START Extracted records

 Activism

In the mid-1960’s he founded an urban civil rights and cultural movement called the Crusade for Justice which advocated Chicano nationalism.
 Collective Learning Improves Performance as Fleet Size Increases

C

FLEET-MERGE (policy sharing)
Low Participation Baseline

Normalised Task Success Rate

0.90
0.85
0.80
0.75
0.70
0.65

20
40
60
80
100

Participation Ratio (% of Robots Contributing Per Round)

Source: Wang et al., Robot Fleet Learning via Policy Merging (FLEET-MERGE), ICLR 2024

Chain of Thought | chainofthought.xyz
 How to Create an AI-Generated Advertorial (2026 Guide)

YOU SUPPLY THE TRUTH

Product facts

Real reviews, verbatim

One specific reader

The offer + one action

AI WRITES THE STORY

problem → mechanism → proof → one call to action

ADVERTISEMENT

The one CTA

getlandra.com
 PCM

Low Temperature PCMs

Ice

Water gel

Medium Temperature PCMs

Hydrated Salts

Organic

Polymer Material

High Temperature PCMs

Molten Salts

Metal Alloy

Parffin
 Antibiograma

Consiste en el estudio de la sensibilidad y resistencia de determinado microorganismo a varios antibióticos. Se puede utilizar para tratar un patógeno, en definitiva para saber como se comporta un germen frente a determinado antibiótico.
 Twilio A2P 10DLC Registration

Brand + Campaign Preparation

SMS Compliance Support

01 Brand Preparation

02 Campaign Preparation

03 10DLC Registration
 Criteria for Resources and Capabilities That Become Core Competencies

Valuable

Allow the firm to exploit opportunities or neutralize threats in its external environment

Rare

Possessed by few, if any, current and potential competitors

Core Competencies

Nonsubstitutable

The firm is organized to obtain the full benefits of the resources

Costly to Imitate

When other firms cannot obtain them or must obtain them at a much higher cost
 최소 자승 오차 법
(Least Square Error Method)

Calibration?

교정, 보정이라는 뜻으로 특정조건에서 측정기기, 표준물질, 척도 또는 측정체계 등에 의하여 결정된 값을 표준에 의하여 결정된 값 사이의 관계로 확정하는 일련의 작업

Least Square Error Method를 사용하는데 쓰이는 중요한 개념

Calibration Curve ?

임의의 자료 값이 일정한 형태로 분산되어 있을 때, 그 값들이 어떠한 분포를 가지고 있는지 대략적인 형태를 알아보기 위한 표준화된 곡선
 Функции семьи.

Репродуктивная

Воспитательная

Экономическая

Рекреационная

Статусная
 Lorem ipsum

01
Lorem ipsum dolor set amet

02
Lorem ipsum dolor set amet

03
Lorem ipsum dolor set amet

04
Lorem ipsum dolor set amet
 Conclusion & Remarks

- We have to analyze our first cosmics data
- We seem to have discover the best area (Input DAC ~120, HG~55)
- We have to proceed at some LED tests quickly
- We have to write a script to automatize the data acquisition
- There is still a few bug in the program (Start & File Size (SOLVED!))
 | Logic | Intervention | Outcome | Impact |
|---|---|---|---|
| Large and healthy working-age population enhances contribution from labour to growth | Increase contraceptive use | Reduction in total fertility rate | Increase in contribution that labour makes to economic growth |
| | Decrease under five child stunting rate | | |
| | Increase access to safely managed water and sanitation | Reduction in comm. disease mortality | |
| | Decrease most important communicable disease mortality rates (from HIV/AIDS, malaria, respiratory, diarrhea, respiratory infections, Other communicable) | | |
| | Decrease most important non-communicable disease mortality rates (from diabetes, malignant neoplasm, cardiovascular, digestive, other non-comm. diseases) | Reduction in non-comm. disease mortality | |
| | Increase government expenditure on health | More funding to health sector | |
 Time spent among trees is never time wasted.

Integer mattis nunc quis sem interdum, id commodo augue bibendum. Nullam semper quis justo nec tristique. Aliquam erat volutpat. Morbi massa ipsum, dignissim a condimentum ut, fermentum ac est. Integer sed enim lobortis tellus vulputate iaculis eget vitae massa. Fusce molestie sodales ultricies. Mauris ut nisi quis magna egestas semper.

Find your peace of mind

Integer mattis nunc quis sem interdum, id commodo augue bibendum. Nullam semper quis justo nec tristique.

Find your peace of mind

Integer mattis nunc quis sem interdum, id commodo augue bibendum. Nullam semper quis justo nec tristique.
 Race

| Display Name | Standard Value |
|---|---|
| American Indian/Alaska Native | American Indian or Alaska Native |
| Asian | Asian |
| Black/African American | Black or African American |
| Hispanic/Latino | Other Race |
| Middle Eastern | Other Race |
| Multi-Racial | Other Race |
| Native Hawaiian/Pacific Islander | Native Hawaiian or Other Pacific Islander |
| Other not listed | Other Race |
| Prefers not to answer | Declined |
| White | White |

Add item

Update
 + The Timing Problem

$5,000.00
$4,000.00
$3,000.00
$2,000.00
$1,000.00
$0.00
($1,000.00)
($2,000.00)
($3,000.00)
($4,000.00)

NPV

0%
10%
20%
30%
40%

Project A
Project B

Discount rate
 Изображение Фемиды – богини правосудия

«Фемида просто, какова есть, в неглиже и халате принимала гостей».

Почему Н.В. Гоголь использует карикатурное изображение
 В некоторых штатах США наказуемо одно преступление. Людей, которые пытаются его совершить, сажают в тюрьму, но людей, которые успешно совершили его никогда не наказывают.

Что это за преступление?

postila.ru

END Extracted records

_Task item_: Figure out how many lines of the data hold "Learning", and answer with the number only.

_Response to this exercise_: 2